Explanation: Ecological diversity operates at the level of habitats, communities, and ecosystems. A region containing deserts, wetlands, coral reefs, mangroves, and alpine meadows can therefore be ecologically diverse even if species counts are not mentioned. The reason correctly defines the concept and explains the assertion. This distinction helps prevent confusion with species diversity.
319. Which scenario most directly illustrates how biodiversity loss can reduce resilience without causing immediate total collapse?
ⓐ. After a disturbance, a community recovers more slowly because several functionally different species have already been lost.
ⓑ. A newly protected area gains legal status.
ⓒ. A seed bank stores new material from wild crops.
ⓓ. A tropical forest receives high solar energy input.

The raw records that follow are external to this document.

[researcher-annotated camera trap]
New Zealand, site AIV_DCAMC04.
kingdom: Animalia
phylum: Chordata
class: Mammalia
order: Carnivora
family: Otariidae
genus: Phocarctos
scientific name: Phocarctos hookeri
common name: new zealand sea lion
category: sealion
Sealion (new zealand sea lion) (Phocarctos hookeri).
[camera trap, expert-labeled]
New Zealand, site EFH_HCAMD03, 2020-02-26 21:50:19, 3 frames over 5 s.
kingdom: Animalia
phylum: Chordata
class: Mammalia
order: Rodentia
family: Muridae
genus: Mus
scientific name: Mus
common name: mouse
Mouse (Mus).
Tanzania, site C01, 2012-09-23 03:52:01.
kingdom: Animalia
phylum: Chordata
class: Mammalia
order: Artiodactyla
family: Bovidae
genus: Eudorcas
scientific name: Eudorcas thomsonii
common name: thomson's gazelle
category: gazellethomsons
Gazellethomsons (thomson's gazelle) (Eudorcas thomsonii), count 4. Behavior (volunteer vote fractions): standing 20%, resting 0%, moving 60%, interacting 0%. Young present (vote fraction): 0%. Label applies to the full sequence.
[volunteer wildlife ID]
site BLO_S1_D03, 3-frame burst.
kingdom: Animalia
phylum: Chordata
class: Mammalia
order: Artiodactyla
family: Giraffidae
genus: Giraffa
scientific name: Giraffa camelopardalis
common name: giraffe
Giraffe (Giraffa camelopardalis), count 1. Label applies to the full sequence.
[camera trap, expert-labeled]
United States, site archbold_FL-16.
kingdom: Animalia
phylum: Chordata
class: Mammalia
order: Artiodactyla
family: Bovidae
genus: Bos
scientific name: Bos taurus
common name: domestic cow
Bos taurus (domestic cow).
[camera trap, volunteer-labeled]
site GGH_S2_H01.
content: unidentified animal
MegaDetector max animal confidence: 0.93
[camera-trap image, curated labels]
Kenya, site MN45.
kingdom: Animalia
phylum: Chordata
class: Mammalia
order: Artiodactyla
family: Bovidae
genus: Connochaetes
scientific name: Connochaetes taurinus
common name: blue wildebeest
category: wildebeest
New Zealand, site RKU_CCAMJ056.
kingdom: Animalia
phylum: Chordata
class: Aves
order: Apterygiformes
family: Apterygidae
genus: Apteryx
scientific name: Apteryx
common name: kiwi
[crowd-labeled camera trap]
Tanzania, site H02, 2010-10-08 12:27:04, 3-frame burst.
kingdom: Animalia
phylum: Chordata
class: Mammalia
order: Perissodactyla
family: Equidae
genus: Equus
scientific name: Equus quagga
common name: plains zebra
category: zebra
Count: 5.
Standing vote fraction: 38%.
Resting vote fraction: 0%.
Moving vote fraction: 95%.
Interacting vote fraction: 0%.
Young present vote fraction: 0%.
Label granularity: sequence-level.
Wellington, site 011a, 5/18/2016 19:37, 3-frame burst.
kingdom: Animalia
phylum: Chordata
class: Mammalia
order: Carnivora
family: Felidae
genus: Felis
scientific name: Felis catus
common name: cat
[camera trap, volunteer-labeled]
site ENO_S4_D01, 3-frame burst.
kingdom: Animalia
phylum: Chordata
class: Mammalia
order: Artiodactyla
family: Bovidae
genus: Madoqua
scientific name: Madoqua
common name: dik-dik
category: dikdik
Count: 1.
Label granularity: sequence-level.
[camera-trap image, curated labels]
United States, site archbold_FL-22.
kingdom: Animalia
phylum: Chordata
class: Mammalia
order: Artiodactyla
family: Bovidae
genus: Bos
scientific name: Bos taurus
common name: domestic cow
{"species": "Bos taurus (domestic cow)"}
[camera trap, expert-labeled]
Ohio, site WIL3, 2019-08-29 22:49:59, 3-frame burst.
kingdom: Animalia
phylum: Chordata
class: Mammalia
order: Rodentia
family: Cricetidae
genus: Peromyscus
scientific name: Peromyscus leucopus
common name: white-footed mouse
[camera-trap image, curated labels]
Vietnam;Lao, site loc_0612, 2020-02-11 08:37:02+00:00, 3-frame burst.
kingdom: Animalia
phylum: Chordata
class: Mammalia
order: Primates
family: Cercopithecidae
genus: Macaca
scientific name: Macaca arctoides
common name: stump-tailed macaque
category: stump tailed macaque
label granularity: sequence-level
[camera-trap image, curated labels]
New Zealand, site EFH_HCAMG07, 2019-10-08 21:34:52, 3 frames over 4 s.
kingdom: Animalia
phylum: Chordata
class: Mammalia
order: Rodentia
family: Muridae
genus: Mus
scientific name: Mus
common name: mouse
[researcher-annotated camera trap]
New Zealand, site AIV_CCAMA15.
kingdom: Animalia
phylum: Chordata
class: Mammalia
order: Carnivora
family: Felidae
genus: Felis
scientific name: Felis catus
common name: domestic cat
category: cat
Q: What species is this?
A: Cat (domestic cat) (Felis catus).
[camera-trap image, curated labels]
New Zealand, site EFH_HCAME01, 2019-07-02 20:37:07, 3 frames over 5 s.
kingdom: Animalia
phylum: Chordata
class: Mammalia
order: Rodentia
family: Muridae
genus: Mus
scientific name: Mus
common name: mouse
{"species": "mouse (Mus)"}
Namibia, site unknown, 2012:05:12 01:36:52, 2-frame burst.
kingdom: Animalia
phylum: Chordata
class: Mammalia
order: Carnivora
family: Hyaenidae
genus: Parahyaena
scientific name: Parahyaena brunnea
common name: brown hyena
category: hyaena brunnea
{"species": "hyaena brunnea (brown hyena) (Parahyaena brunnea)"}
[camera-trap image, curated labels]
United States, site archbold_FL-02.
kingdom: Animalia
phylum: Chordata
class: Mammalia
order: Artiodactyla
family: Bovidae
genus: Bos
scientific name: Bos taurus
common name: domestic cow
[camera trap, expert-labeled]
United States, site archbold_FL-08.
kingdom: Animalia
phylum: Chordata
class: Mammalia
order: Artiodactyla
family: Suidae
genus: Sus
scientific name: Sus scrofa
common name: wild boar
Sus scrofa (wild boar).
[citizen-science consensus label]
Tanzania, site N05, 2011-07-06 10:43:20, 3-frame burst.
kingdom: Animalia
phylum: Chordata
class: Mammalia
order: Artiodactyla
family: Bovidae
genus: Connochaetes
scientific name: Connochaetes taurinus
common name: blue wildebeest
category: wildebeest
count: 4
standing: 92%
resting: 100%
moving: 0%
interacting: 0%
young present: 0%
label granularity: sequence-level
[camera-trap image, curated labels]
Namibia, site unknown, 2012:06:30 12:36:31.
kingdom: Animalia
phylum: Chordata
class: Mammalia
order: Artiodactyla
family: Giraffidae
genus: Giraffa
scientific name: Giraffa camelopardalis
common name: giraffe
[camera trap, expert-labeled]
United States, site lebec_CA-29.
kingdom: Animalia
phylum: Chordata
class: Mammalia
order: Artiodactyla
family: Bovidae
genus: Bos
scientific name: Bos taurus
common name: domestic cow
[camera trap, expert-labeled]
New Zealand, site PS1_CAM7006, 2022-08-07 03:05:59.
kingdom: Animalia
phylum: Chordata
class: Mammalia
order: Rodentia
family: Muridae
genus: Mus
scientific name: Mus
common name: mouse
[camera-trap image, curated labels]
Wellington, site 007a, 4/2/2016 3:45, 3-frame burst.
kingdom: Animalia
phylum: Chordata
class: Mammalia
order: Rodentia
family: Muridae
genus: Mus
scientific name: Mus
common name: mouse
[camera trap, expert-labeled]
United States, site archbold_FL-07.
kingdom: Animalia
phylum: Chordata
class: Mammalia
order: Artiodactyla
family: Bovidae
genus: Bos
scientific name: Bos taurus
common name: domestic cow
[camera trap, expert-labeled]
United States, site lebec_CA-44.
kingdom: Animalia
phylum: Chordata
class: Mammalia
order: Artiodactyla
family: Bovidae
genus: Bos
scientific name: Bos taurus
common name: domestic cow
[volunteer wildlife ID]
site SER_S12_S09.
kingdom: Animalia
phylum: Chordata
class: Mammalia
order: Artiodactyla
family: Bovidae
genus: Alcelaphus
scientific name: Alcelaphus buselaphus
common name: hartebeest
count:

Correct Answer: After a disturbance, a community recovers more slowly because several functionally different species have already been lost.
Explanation: Resilience refers to the ability of a system to recover after disturbance. Loss of species with different ecological roles can weaken that capacity even when the system still appears to function. The ecosystem may not collapse at once, but recovery becomes slower and less complete. That is a subtle but important consequence of biodiversity loss.
320. Which statement best captures why taxonomy and conservation are closely linked?
ⓐ. Taxonomy matters only after ecosystems are fully protected.
ⓑ. Conservation can ignore undescribed organisms because unnamed species do not affect biodiversity.
ⓒ. Taxonomy helps reveal what exists, and without that knowledge species may disappear before they are even recognized and protected.
ⓓ. Taxonomy and conservation are unrelated because one studies names and the other studies habitats.
Correct Answer: Taxonomy helps reveal what exists, and without that knowledge species may disappear before they are even recognized and protected.
Explanation: Conservation depends partly on knowing what species are present, where they occur, and how they differ. Taxonomy provides that foundation by identifying and classifying life forms. When taxonomic knowledge is incomplete, vulnerable species may vanish before protection begins. This is why shortage of trained taxonomists is treated as a real conservation problem.